A central element of P2CS is developing the next generation of footprint accounting. This work aims to take footprints beyond awareness-raising to become practical guides for policy development. Next-generation footprints will incorporate four major advances:
- enhanced spatial resolution, linking given sets of consumers to the specific areas of production, accounting for sub-national heterogeneity in socio-environmental conditions, management practices, actors and governance;
- explicit accounting of socio-economic benefits associated with environmental impacts, allowing benchmarks to be set for evaluating alternative investments and decisions;
- improved attributional clarity, attributing responsibility for impacts among the various actors that obtain benefits along a supply chain, including final consumers, producers, processors and transporters;
- consideration of indirect impacts, such as those related to waste and leakage.
This work will be supported by the integration of two overlapping tools that have been developed at SEI: SEI-PCS, which can trace commodities from a specific production locality (e.g. a municipality) to the first consumer (the country of production or the first importing country); and IOTA, which can trace commodities from the producer country to the country of final consumption, even through several stages of processing.
Supply chain governance
Huge uncertainty remains over how the governance of production, trade and consumption processes can be enhanced to achieve the sustainability ambitions and commitments made of many public-sector, civil society, and private-sector actors. A core aim of the P2CS Initiative is to deepen understanding of current supply-chain governance arrangements and explore innovative opportunities for positive change.
First, we will appraise how adequate and appropriate the existing risk-management commitments and governance approaches — including, for example, legal compliance measures, voluntary standards, trade barriers, and consumer labeling — taken by different sectors and actors are for tackling sustainability challenges in production-to-consumption systems (PCSs) of some major internationally traded commodities. This will include studying how far existing systems can incorporate and act on information from impact assessments; mediate conflicts of interest and opportunities for concerted action, innovation, and hybrid governance arrangements among different actors; and take into account the varying levels of ownership and influence among the actors involved in a given PCS.
Second, we will use the results of our PCS modeling work as a point of departure to analyse how different levels of participation and engagement can be attributed among the multiple actors involved in a given PCS. This will build on a participatory process of co-inquiry to first identify and then map the actors in the supply chain with respect to (i) their exposure to different risks and liabilities from social and environmental impacts of export-led production and (ii) their rights, responsibilities, capacities, and motivations to influence the adoption of more sustainable production and consumption practices and supply chain management. This work will engage iteratively with our efforts to increase transparency over how commodity PCSs operate and help realign and improve the utility of trade-flow models.

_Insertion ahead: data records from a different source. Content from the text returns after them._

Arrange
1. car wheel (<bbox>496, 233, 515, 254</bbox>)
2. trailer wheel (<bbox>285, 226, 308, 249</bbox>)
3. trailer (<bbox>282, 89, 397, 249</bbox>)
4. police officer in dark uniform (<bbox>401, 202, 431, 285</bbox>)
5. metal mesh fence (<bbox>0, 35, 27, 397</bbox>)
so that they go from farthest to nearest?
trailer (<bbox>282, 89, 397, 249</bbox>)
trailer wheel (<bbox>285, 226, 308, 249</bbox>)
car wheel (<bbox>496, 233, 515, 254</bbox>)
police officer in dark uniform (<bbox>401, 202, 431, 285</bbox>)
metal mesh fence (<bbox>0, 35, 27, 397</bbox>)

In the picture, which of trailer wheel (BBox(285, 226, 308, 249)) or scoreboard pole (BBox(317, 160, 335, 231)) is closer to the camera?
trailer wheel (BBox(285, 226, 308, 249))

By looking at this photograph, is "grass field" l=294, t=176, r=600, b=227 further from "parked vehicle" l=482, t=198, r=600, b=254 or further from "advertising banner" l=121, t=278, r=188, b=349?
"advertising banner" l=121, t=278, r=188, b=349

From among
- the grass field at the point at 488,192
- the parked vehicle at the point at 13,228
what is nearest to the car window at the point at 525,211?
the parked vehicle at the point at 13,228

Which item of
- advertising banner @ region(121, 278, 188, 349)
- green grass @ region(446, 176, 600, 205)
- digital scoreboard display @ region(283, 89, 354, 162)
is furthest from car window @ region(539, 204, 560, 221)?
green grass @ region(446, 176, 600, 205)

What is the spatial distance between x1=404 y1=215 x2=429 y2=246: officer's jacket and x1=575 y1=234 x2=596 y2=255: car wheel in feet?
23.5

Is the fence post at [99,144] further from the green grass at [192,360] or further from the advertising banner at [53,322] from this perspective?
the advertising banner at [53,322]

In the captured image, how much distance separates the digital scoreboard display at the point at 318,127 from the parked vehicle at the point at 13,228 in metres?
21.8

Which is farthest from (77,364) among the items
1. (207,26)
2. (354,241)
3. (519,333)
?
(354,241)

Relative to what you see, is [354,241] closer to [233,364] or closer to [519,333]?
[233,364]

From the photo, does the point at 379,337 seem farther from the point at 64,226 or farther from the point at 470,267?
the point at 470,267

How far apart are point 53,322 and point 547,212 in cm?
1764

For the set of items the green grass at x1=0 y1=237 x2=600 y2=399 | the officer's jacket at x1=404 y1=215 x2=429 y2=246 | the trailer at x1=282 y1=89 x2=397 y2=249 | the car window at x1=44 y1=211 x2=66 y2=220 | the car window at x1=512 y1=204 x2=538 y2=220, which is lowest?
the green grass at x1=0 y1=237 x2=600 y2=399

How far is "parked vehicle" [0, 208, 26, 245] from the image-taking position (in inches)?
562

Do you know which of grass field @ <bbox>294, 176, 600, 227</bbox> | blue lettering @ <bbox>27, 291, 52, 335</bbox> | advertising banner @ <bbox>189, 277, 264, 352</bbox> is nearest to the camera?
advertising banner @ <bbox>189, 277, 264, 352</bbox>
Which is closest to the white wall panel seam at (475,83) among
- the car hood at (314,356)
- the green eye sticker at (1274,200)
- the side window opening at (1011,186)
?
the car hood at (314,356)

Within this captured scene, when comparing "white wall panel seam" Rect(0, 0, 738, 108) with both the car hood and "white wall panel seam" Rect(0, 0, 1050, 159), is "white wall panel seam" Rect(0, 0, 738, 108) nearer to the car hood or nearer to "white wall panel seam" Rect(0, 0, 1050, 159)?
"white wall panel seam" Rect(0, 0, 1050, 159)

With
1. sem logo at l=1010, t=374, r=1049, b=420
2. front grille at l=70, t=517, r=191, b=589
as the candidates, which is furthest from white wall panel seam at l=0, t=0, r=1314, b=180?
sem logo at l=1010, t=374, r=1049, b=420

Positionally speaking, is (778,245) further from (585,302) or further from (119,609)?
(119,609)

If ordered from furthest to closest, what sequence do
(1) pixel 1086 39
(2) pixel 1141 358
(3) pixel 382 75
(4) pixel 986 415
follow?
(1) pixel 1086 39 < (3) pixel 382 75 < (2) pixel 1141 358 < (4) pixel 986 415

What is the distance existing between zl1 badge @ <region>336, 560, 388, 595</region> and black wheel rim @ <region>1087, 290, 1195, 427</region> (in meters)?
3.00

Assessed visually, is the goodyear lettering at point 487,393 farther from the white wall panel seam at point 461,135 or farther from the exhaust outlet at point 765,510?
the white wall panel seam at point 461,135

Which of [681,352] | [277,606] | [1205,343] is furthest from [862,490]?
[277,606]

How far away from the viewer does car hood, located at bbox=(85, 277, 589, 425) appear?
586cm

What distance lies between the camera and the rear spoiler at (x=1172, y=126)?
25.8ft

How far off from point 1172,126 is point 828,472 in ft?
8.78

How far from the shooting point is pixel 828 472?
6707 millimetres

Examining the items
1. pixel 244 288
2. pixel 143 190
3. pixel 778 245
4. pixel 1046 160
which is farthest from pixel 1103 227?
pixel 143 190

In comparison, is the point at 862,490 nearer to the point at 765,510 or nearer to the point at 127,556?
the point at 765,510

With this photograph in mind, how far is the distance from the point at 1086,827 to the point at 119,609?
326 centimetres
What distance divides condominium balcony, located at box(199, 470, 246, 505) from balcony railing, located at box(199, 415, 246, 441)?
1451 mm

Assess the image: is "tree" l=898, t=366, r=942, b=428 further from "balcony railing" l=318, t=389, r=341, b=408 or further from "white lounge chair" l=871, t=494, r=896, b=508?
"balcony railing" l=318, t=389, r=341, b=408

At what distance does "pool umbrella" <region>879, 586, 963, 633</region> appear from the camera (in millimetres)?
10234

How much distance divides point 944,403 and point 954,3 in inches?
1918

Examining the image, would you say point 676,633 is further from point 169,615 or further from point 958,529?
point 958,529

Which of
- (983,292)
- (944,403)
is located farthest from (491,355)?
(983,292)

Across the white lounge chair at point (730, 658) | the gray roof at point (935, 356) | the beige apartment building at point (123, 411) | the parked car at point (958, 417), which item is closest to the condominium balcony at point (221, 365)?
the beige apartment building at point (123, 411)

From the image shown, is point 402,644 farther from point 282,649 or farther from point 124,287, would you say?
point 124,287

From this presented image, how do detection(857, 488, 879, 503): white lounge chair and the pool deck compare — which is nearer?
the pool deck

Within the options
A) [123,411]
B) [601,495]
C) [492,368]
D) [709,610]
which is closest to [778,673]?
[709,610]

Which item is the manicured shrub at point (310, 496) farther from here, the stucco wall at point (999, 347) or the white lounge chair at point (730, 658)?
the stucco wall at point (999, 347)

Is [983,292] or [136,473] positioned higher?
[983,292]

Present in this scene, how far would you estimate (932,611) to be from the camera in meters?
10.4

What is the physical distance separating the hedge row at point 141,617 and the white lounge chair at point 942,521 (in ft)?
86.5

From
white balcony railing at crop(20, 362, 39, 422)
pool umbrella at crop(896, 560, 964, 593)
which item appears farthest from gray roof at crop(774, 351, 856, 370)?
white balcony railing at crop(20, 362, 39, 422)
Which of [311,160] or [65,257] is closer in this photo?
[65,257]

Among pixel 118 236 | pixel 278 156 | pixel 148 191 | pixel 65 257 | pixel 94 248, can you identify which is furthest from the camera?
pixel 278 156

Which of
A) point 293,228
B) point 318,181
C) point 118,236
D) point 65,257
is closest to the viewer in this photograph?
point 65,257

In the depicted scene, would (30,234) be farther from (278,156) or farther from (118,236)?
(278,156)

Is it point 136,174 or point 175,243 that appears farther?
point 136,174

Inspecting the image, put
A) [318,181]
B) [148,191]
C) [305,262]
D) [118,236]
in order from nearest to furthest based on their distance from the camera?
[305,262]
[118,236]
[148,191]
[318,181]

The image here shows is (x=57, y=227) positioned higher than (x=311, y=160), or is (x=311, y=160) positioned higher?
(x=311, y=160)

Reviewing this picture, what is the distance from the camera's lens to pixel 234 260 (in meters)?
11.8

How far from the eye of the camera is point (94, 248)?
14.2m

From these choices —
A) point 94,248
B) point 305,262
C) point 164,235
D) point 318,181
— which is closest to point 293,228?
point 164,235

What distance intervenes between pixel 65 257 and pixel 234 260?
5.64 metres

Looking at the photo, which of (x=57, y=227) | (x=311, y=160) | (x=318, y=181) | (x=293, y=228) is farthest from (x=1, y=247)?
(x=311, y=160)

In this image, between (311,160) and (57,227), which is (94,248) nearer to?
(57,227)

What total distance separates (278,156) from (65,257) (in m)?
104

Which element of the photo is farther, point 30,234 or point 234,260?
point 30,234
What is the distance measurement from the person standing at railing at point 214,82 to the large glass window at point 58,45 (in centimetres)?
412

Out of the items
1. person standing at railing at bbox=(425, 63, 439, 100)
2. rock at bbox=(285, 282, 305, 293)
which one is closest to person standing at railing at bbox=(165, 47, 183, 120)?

Third, we will help identify and foster the development of new supply-chain governance mechanisms, building on these findings. Critical questions to be addressed include: how existing governance mechanisms may fall short of delivering the aspirational targets being set out; what mix of new and existing mechanisms could improve the chances of achieving those targets; which actors are most capable of making the needed changes, and what unintended consequences could ensue without appropriate safeguards in place.